The Wireless Officer leant forward and whispered in Preston's ear.

"S'pose she's all jonnick, old man?" he asked.

"Sure," replied the Acting Chief. "The slave-dhow and the gun-runner are as dead as the dodo in these parts. Probably she's a trader from Reunion, blown out of her course by the late hurricane. Nothing to worry about, old son."

"Right-o!" rejoined Mostyn, and ordered the lascars to lower the sail and to stand by with the painter.

By this time the dhow, which was coming up "hand over fist", was about a cable's length astern. From the boat it was impossible to see the helmsman of the overtaking craft, owing to the foot of the lateen sail, but in her low bows could be discovered three Arabs intently looking in the direction of the now motionless little craft.

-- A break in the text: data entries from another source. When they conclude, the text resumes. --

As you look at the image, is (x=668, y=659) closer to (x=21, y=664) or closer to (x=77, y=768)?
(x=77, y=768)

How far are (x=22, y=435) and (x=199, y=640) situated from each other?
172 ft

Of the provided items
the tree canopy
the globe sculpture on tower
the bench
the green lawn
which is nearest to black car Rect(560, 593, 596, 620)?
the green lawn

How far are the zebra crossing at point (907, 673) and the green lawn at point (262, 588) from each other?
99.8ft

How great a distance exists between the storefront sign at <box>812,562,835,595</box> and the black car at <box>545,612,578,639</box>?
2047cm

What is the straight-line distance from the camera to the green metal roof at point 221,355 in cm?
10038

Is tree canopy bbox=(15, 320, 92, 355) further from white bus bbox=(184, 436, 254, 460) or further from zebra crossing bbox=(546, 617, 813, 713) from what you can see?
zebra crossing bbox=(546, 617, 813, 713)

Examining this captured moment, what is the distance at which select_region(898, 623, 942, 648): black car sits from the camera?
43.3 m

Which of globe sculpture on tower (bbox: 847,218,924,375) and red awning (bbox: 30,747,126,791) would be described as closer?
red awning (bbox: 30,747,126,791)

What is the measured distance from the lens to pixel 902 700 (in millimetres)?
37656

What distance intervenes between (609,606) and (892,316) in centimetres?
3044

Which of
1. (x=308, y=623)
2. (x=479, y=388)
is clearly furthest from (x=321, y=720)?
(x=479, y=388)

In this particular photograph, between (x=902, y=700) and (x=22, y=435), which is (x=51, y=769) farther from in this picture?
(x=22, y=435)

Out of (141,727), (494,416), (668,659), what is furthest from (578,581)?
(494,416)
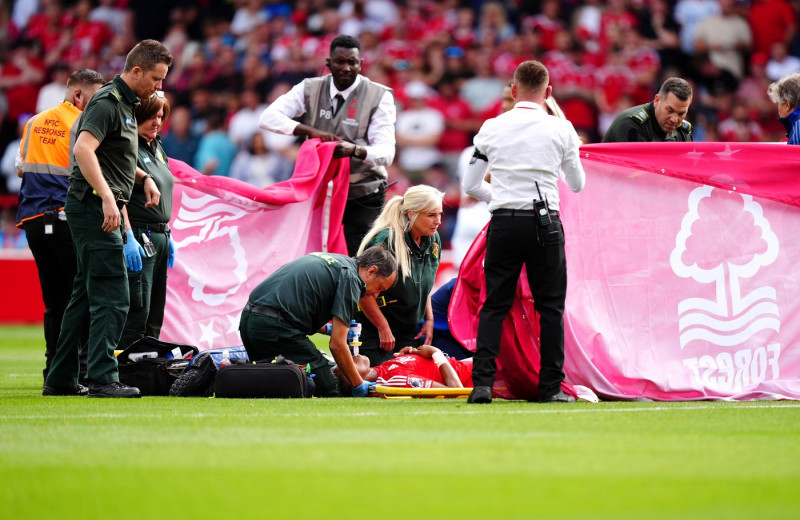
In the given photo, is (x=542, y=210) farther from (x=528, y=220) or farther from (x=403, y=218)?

Presently a high-pitched voice called out an order. The hitherto listless Arabs for'ard sprang into activity. With a smartness that would have evoked admiration from the most exacting seaman, the lateen yards were lowered and squared fore and aft, while the dhow, still carrying way, ranged alongside the _West Barbican's_ boat.

"Any port in a storm," thought Peter, as the lascar for'ard threw the painter into the hands of one of the Arab crew. "I wonder what we're in for now?"